• [TEXTO DE ESTUDIO]
━━━

En 1998, cuando HBO estrenó el episodio y la serie todavía no era un fenómeno de masas, el hecho de que cuatro mujeres hablaran abiertamente del sexo anal no era un tabú en el imaginario cinematográfico occidental. Sí que lo era, sin embargo, que un grupo de hembras pudieran otorgarse el poder (y tener la pasta suficiente) como para parar el tiempo de la ciudad más vertiginosa del planeta con el objetivo de organizar un simposio improvisado de cómo una polla les podía afectar la corporalidad. Sex and the City fundaba su narrativa en tópicos idealizados de la vida en Manhattan, empezando por una protagonista que vivía como una reina ingresando el sueldo de una simple columna en la prensa y un grupo de amigas con arquetipos muy forzados. Pero Star tuvo la gracia de explicar que una ciudad también es la idealización que uno hace de ella y que la liberación femenina, lejos de aniquilar el prejuicio, debía abrazarlo para modificarlo y divertirse así con cierto ingenio.

Como ocurre casi siempre, Star no inventó la rueda; su soberbia creación regurgitaba la novelística de Jane Austen, según la cual la libertad es una rara incógnita que se halla en el espacio entre la más alta natividad idealista y la adecuación a las convenciones y los tópicos de cada época. Por mucho que Sex and the City acabara provocando mucha tontería y toneladas de pijas intentando imitar a Carrie Bradshaw sin tener su gracia, la serie normalizó el tabú sobre ciertas perversiones sexuales liberándolas en la boca de un cuarteto protagonista que ayudó a mantener intactos los tópicos de felicidad neoyorquina antes de que unos guionistas alternativos los hicieran estallar borrando las Torres Gemelas de su horizonte. Cuando aterricé en Nueva York, en 2004, ya no había espacio para los Manolo de Carrie porque mi conciudadanía asistía con adicción los desvaríos de un grupo de supervivientes en una extraña isla.

En efecto, Lost explicó perfectamente la emergencia de un mundo en el que incluso en las tierras más paradisíacas tenemos enemigos, donde la alteridad es sospechosa y, en definitiva, donde las cosas no están como para pasar el tiempo hablando de la penetración anal en un taxi camino de Madison Avenue. Toda la narrativa televisiva posterior ha intentado asumir este trauma del inicio del siglo XXI en los atentados de Nueva York, por lo que resulta aún más interesante que Star haya doblado su apuesta con una serie de espíritu infantil y positivo como Emily en París. Si pregunta a cualquier cultureta, la respuesta protocolaria sobre este nuevo producto televisivo que cuenta la llegada de una joven yanqui a la capital francesa y sus problemas para importar las técnicas de márketing y redes sociales de Chicago en la tradicional empresa Savoir es la misma: “es tan mala que no puedes parar de verla de un tirón.”

━━━

(Elementos de una fuente de datos)

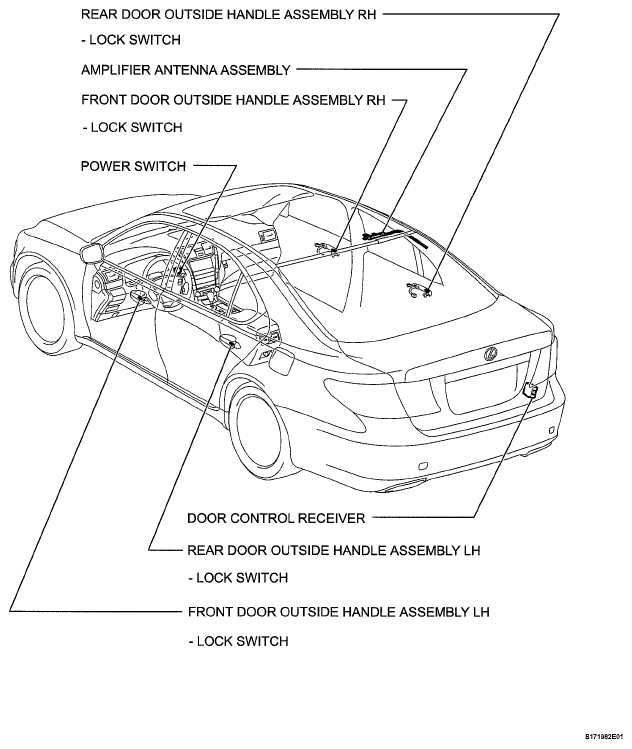 REAR DOOR OUTSIDE HANDLE ASSEMBLY RH

- LOCK SWITCH

AMPLIFIER ANTENNA ASSEMBLY

FRONT DOOR OUTSIDE HANDLE ASSEMBLY RH

- LOCK SWITCH

POWER SWITCH

DOOR CONTROL RECEIVER

REAR DOOR OUTSIDE HANDLE ASSEMBLY LH

- LOCK SWITCH

FRONT DOOR OUTSIDE HANDLE ASSEMBLY LH

- LOCK SWITCH

B171982E01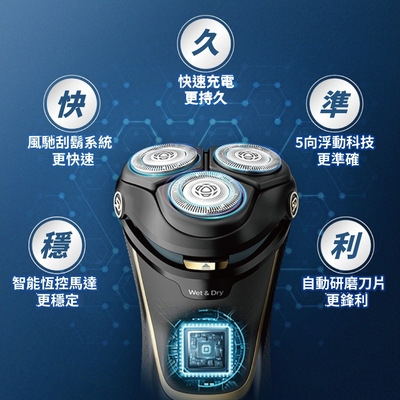 久

快速充電
更持久

快

風馳刮鬍系統
更快速

準

5向浮動科技
更準確

穩

智能恆控馬達
更穩定

利

自動研磨刀片
更鋒利

Wet & Dry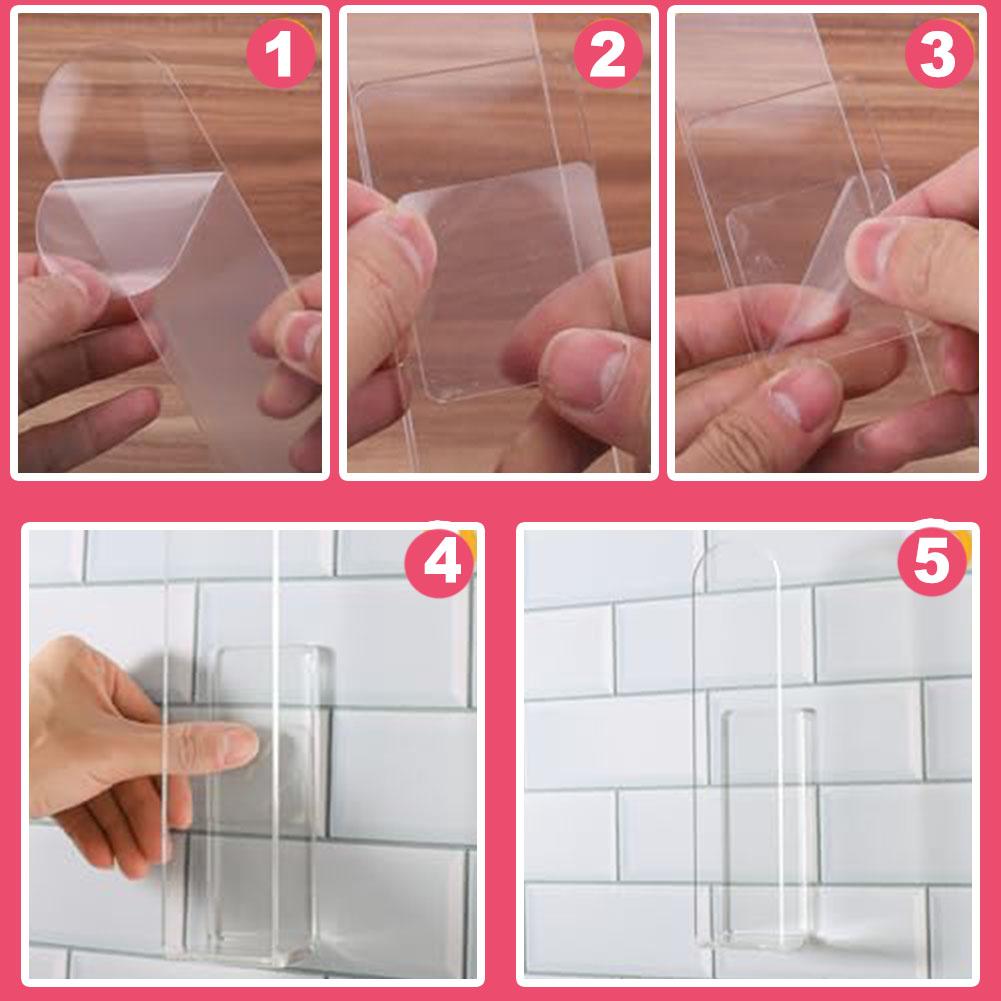 1
2
3
4
5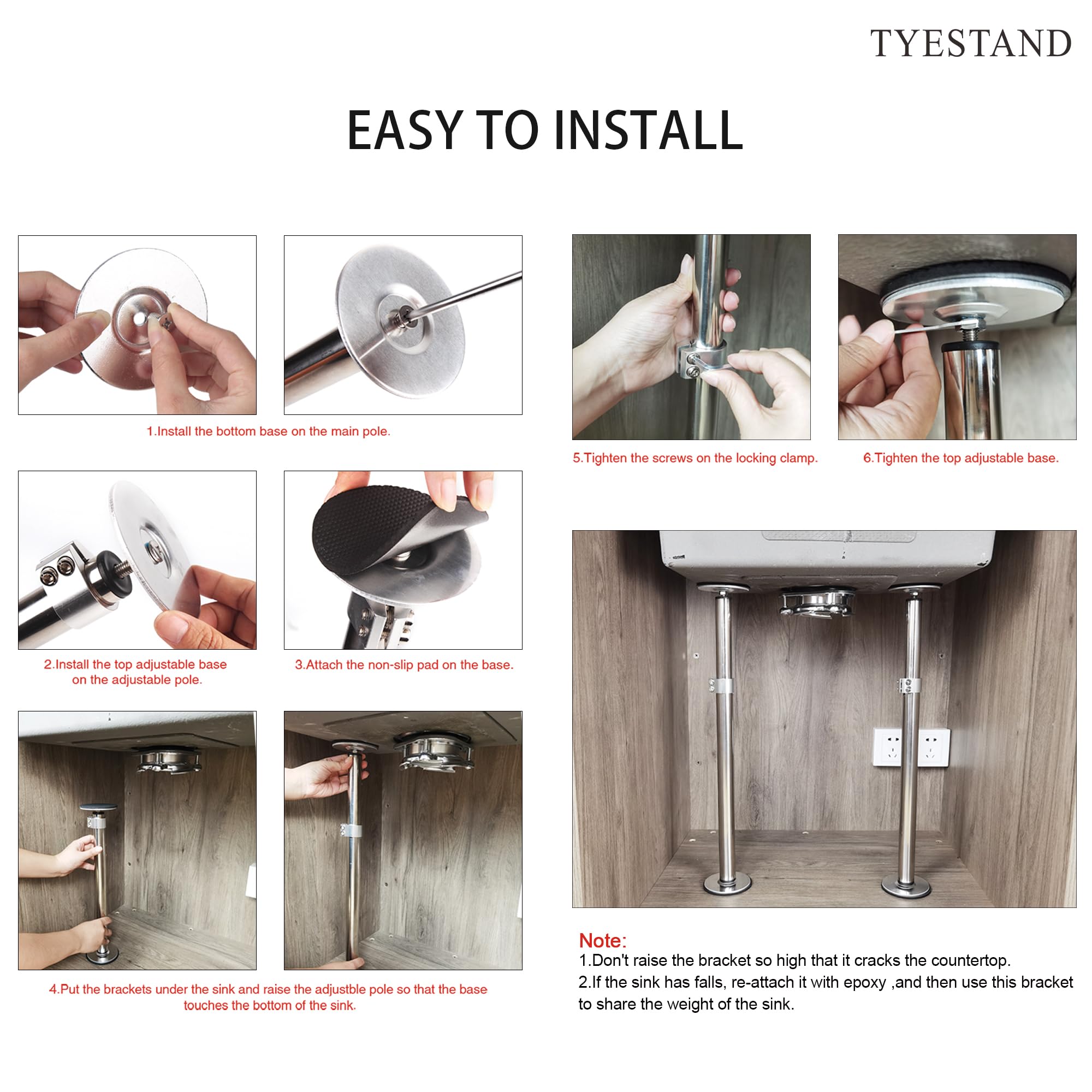 TYESTAND

EASY TO INSTALL

1.Install the bottom base on the main pole.

2.Install the top adjustable base on the adjustable pole.

3.Attach the non-slip pad on the base.

4.Put the brackets under the sink and raise the adjustble pole so that the base touches the bottom of the sink.

5.Tighten the screws on the locking clamp.

6.Tighten the top adjustable base.

Note:
1.Don't raise the bracket so high that it cracks the countertop.
2.If the sink has falls, re-attach it with epoxy ,and then use this bracket to share the weight of the sink.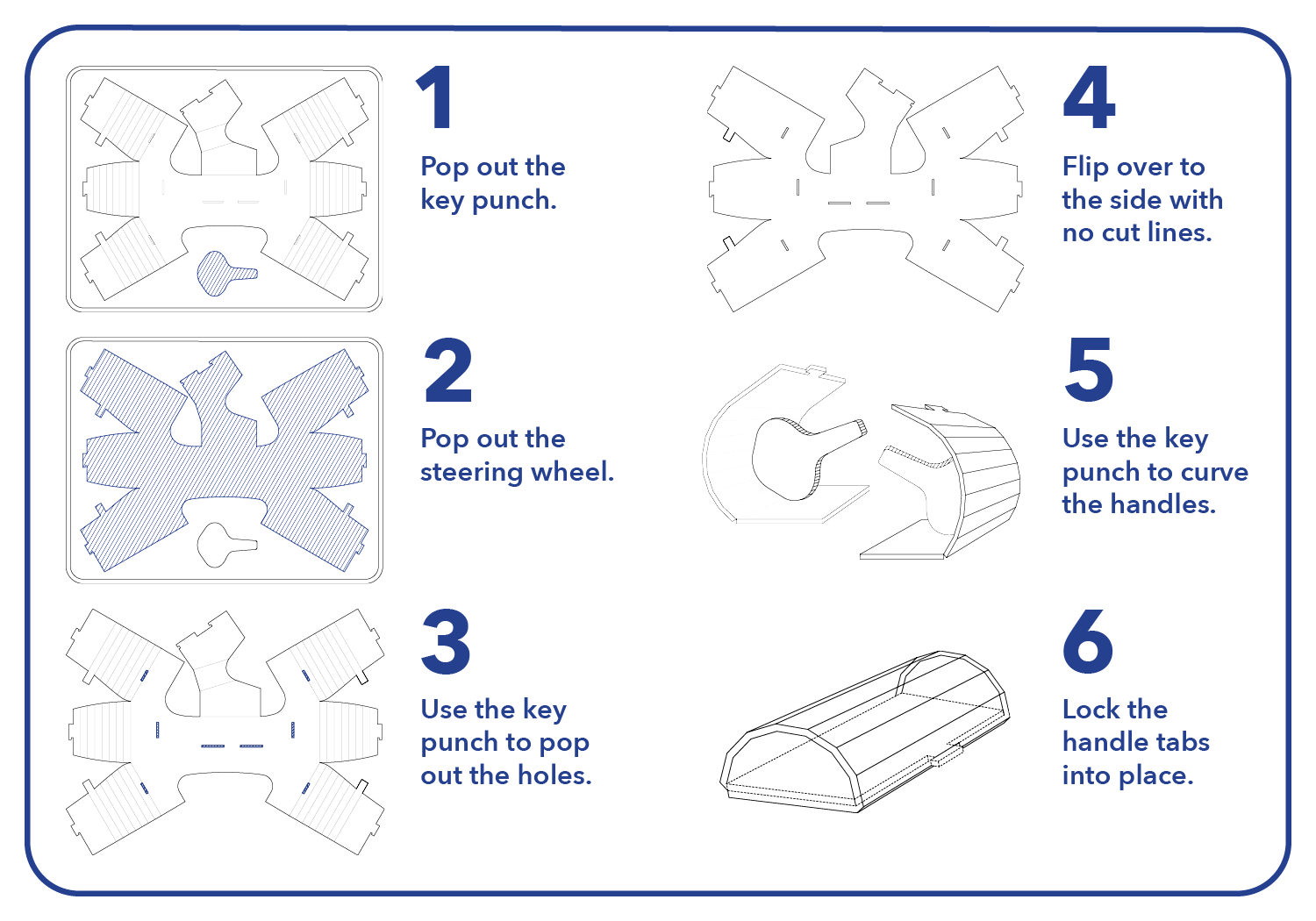 1
Pop out the key punch.

2
Pop out the steering wheel.

3
Use the key punch to pop out the holes.

4
Flip over to the side with no cut lines.

5
Use the key punch to curve the handles.

6
Lock the handle tabs into place.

━━━

• [TAREAS]
[1] Indique si cada afirmación concuerda con el texto sobre series de televisión, respondiendo sí o no y citando literalmente las palabras que lo deciden: (a) HBO estrenó el episodio en 1998; (b) quien escribe llegó a Nueva York en 2001; (c) la empresa en la que trabaja Emily en París se llama Savoir.
[2] Responda con datos del texto sobre series de televisión:
(a) ¿La novelística de qué escritora regurgitaba la creación de Star?
(b) ¿A qué personaje intentaban imitar "toneladas de pijas"?
(c) ¿De qué ciudad son las técnicas de márketing y redes sociales que Emily intenta importar?

• [RESPUESTAS]
[1]
(a) Sí: "En 1998, cuando HBO estrenó el episodio".
(b) No: "Cuando aterricé en Nueva York, en 2004".
(c) Sí: "en la tradicional empresa Savoir".

[2]
(a) Jane Austen.
(b) Carrie Bradshaw.
(c) Chicago.